»Sie … sind alle tot!«, stammelte Schwester Sandrine am Telefon ihres Domizils in der Kirche Saint-Sulpice. Ein Anrufbeantworter hatte sich gemeldet. »Bitte, nehmen Sie ab, sie sind alle tot!«
Das Ergebnis der Anrufe bei den ersten drei Telefonnummern auf ihrer Liste war bestürzend gewesen – eine hysterische Witwe, ein Kriminalbeamter, der am Tatort eines Mordes Überstunden machte, und ein ernster Priester, der eine trauernde Familie zu trösten versuchte, hatten sich gemeldet: Alle drei Kontaktpersonen waren tot. Und jetzt, bei der vierten und letzten Nummer – die sie erst anrufen sollte, wenn die drei anderen Kontaktpersonen nicht zu erreichen waren –, meldete sich nur ein Anrufbeantworter. Der Ansagetext nannte keinen Teilnehmer und forderte lediglich dazu auf, eine Nachricht zu hinterlassen.
»Die Bodenplatte wurde aufgebrochen«, flüsterte Schwester Sandrine eindringlich in die Sprechmuschel, »und die drei anderen, die ich notfalls anrufen sollte, sind tot!«
Schwester Sandrine wusste nicht, wer die Männer waren, für die sie hier aufpasste. Die unter ihrem Bett verwahrten Telefonnummern anzurufen war ihr nur in einem einzigen Fall erlaubt. Sollte diese Bodenplatte jemals aufgebrochen werden, hatte ein gesichtsloser Bote einmal zu ihr gesagt, ist der Feind in die Führungsebene eingedrungen, und einer der Unseren war unter Todesandrohung zu einer verzweifelten Lüge gezwungen. Dann müssen Sie diese Nummern anrufen und die anderen warnen. Sorgen Sie dafür, dass Sie bei einer der Nummern durchkommen – unter allen Umständen!
Es war ein geräuschloses und in seiner Einfachheit faszinierendes Warnsystem. Schwester Sandrine fand es von Anfang an bestechend. Sobald die Identität eines Bruders aufflog, würde er mit einer falschen Auskunft das System in Bewegung setzen, das die anderen warnte. Doch heute Nacht schien bei allen vieren die Tarnung aufgeflogen zu sein.
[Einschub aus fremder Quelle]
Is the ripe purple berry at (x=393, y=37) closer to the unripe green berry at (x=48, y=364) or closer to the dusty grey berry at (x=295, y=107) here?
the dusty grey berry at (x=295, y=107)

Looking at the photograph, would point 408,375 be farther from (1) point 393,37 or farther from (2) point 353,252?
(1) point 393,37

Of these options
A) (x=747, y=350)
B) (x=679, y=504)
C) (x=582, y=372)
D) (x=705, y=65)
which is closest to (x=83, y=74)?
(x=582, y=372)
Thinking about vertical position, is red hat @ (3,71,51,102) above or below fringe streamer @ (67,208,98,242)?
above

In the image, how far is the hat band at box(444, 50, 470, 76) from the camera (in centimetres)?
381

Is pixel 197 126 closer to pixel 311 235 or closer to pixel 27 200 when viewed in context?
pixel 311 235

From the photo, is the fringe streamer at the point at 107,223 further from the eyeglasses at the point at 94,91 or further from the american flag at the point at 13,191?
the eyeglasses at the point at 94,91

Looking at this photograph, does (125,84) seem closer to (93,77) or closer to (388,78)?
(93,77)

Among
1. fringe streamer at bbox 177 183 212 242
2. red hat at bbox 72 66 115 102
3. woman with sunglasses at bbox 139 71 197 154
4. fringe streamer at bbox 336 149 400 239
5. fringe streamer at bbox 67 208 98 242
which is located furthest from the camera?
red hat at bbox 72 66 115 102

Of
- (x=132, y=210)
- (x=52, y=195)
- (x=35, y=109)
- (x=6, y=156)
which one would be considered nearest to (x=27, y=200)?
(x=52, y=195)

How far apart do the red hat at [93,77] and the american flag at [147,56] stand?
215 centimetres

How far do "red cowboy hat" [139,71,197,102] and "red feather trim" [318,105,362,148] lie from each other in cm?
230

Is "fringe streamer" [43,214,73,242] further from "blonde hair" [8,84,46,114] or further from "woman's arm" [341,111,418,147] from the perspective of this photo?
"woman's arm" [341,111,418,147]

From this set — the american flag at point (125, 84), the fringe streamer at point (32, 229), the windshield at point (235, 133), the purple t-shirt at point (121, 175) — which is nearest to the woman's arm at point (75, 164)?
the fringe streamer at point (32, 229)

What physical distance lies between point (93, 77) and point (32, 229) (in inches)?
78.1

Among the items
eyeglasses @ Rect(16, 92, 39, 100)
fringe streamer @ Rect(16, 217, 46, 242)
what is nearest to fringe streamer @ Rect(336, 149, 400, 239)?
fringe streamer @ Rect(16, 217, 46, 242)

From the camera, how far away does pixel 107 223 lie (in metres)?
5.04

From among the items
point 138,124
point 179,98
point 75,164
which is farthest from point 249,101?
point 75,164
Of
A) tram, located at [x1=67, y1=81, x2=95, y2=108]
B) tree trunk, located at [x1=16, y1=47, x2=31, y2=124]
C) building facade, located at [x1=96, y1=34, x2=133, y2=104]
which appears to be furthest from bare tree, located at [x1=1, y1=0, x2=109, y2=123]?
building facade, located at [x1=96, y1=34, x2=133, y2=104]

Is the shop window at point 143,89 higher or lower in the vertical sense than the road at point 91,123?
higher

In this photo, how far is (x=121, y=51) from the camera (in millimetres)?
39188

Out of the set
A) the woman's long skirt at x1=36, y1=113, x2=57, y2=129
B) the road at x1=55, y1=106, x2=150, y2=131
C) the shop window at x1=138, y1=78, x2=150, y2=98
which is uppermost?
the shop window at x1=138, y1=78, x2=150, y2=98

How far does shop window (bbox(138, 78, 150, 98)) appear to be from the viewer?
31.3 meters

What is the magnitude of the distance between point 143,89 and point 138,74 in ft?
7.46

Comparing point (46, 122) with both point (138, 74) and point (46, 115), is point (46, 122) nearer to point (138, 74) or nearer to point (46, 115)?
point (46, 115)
»Bitte, bitte, nehmen Sie ab … «, flüsterte Schwester Sandrine drängend und voller Angst.
»Legen Sie den Hörer auf«, sagte eine schroffe, tiefe Stimme an der Tür.
Schwester Sandrine fuhr herum. Im Türrahmen stand der riesige Mönch. Er hielt einen eisernen Leuchter in den Händen. Zitternd legte Sandrine den Hörer auf die Gabel des alten Apparats.
»Sie sind tot«, sagte der Mönch. »Alle vier. Sie haben versucht, mich zum Narren zu halten. Jetzt werden Sie mir sagen, wo der Schlussstein ist.«
»Ich weiß es nicht«, sagte Schwester Sandrine wahrheitsgemäß. »Das ist ein Geheimnis, über das andere wachen.« Und die nun tot sind.
Der Mann trat näher. Seine weißen Fäuste krampften sich um den Kerzenleuchter. »Als katholische Ordensschwester helfen Sie denen?«
»Jesus hat uns nur eine Frohe Botschaft überbracht«, sagte Schwester Sandrine trotzig. »Bei Opus Dei kann ich diese Frohe Botschaft nicht erkennen.«
In den Augen des Mönchs explodierte die Wut. Mit einem jähen Ausfallschritt nach vom schwang er den Leuchter wie eine Keule.
Noch während sie zu Boden stürzte und Schwärze sie umfing, überkam Schwester Sandrine ein tiefes, überwältigendes Bedauern.
Alle vier sind tot.
Die kostbare Wahrheit ist für immer verloren.